Les analystes soulignent qu'avant, la BCE listait précisément les actifs qu'elle acceptait en nantissement de ses opérations de liquidité.

Cet assouplissement intervient alors que les acteurs du marché craignent un retour à une situation d'assèchement du crédit, la confiance s'amenuisant dans les banques de la région avec la crise de la dette souveraine.

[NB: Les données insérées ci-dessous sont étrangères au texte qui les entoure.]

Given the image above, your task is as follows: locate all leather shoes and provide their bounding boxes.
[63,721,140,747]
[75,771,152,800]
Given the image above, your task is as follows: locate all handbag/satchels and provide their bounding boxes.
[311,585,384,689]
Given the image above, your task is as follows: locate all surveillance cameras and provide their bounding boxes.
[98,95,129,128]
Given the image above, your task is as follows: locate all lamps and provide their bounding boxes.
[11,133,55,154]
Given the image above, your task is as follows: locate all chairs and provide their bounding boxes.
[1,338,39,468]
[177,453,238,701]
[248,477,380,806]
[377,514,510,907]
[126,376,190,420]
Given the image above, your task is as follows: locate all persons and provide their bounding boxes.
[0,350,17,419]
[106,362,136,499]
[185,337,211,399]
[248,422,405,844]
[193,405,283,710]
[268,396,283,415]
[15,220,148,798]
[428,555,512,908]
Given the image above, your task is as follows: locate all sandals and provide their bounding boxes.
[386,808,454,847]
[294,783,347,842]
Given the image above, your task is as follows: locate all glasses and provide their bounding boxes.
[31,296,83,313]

"Elle essaie vraiment de faciliter l'accès à la liquidité pour les banques", commente Marie Diron, économiste chez Oxford Economics. "Elle essaie d'éviter qu'il y ait des problèmes dans le secteur qui se propageraient ensuite à l'économie."

Selon le directeur financier de la Deutsche Bank, les banques ne peuvent plus obtenir de financements à court terme de leurs consoeurs sans présenter de garanties.

"Le marché du financement sans garantie est complètement gelé", a déclaré Stefan Krause.

Parallèlement, la BCE veut limiter l'utilisation des instruments de dette non sécurisés émis par les banques.

"Ce genre d'actifs ne pourra être utilisé en garantie que dans la limite où la valeur qui leur est assignée ne dépasse pas 5% de la valeur totale de la garantie présentée", annonce la BCE. La limite était auparavant fixée à 10%.

Marie Diron relativise cette mesure plus contraignante en soulignant que ce type d'instruments était peu utilisé récemment par les grandes banques.

Cela veut également dire que la BCE, tout en se montrant conciliante, n'est pas prêt à accepter n'importe quel type de garantie.

"Elle dit qu'elle ne veut pas accepter toute la camelote, qu'elle n'a pas l'intention de jouer les banques-poubelles", souligne Carsten Brzeski, économiste chez ING.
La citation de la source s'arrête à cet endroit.